Dual EC DRBG

Overview:

Index

Ecosystem vulnerability

Background:

DRBGs and back doors

Description of Dual EC

Dual EC news:

Exploitability in TLS

Attack cost

References:

Downloads and links

Performance of the attacks

This page summarizes the latest news regarding the cost of computations to exploit Dual EC in TLS. This news is from the 2014 research paper On the Practical Exploitability of Dual EC in TLS Implementations by Checkoway, Fredrikson, Niederhagen, Everspaugh, Green, Lange, Ristenpart, Bernstein, Maskiewicz, and Shacham.

Major parts of the computation are totally independent and can be performed in an arbitrary order, in particular in parallel. Therefore, an attacker can use a huge number of processor cores, for example multicore processors or computer clusters. The authors of the paper implemented the attacks using the standards OpenMP (to distribute the workload over threads running on different processor cores) and MPI (to distribute the workload over several processes running on different CPUs, e.g., in a computing cluster).

The performance of the attacks was measured on

a reference CPU, an Intel Xeon CPU E3-1275 v3, and
a reference cluster, a four-node, quad-socket AMD Opteron 6276 (Bulldozer) computing cluster.

Performance optimizations

Shumow and Ferguson mentioned experiments when they announced the basic back door at Crypto 2007 but did not publish their code. The first publicly available code was from a blog Dual_EC_DRBG backdoor: a proof of concept by Aris Adamantiadis in December 2013. He implemented a proof of concept for the basic back door. Adamantiadis' code recovers the state from 30 output bytes within 12.1 seconds on the reference CPU.

The authors of the 2014 paper used optimized routines for the elliptic curve computations. This takes only 3.3 seconds on the reference CPU for the same computation described by Adamantiadis. The biggest speedup is obtained for computations involving elliptic curve points that are fixed (the P and Q in the Description of Dual EC) but also the curve arithmetic and various functions are much faster.

Real-world targets

The authors of the 2014 paper also showed that the number and positioning (output gaps and alignment) of available Dual EC output bytes in TLS varies significantly between the different attack targets. As a consequence the run time of the attack on the reference CPU varies strongly (from a few seconds to several hours) between different attack targets. The fastest actual attack requires significantly more computation than the proof of concept.

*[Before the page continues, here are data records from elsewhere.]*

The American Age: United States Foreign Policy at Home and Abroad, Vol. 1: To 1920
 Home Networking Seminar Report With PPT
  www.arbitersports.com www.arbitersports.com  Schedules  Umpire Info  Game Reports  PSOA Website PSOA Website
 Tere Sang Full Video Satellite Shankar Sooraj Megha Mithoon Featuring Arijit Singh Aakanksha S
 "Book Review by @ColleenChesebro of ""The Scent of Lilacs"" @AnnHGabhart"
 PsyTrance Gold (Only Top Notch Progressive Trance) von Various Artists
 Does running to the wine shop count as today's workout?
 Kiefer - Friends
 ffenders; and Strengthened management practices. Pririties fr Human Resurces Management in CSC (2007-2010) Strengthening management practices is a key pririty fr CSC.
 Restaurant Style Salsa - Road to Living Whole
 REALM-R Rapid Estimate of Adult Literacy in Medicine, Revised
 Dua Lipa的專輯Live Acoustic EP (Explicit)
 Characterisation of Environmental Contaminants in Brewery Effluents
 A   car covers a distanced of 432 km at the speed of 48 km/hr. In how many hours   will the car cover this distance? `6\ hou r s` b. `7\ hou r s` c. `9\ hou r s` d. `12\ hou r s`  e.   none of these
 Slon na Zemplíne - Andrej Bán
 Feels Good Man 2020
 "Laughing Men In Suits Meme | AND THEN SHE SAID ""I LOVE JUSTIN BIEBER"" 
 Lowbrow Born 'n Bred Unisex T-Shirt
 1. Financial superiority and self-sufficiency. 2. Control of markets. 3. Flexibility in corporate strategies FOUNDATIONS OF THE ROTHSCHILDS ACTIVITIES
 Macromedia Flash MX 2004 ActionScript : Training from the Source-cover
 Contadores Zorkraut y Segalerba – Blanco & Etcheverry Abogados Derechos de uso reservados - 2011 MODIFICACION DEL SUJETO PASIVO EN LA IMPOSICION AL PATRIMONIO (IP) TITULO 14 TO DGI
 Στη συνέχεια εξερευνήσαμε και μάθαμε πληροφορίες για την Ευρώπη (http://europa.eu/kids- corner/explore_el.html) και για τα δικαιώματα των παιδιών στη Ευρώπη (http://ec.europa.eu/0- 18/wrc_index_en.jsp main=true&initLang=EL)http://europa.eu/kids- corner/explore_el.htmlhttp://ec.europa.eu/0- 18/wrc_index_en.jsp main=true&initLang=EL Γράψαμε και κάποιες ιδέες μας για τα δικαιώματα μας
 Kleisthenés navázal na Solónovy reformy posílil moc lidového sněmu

To give an estimation of the computing cost for each attack, the researchers measured the average run time on the reference CPU. In order to mount real-time surveillance, the attack must be finished in a small amount of time. Therefore, the researchers quantified the computing cost of the attacks by computing the number of reference CPUs required to finish the attack within one second. To prove the scalability of the attack on a parallel computing system, the researchers measured the worst-case run time of the attack on the reference cluster.

General approach for real-world attacks

The general approach for all attacks described in the research paper is the same (explained in more detail in The basic back door): For a given random output string derived from the handshake message, several missing bits need to be guessed to obtain the original x coordinate from the point on the elliptic curve (i.e., the corresponding x coordinate for the integer r in the Description of Dual EC). "Guessing bits" means to try all possible choices for the bits until the correct value is found: For each candidate of the x coordinate, the corresponding y coordinate is computed. About half of the candidates do not belong to a point on the elliptic curve (there is no corresponding y coordinate), so the check for these candidates can be aborted. For candidates that do belong to a point on the curve, the back-door computation is applied to compute a candidate for the inner state, and subsequent random output is computed. The random output is compared to corresponding data fields in the handshake message. If it does not fit, the candidate is discarded. If it fits, the candidate is the correct one with high probability and more outputs can be computed and compared to the handshake message until eventually the secret keying data is recovered.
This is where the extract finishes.